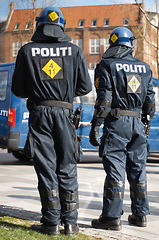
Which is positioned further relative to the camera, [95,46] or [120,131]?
[95,46]

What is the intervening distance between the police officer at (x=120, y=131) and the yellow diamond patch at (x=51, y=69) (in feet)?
2.16

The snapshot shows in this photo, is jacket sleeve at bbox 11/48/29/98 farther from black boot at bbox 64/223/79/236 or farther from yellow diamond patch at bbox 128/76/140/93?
black boot at bbox 64/223/79/236

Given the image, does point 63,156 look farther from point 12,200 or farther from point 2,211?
point 12,200

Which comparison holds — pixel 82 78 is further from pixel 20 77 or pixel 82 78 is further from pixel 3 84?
pixel 3 84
··········
Except for the pictures, give all the material above again verbatim.

Which is positioned further relative to the camera, [95,46] or [120,131]?
[95,46]

What is the intervening distance between the police officer at (x=120, y=131) and the yellow diamond patch at (x=51, y=69) (in feet)?
2.16

The snapshot shows in this photo, is jacket sleeve at bbox 11/48/29/98 farther from black boot at bbox 64/223/79/236 or farther from yellow diamond patch at bbox 128/76/140/93?
black boot at bbox 64/223/79/236

Given the image, does point 63,156 look farther from point 12,200 or farther from point 2,211?
point 12,200

Which comparison holds — pixel 82 78 is further from pixel 20 77 or pixel 82 78 is further from pixel 3 84?
pixel 3 84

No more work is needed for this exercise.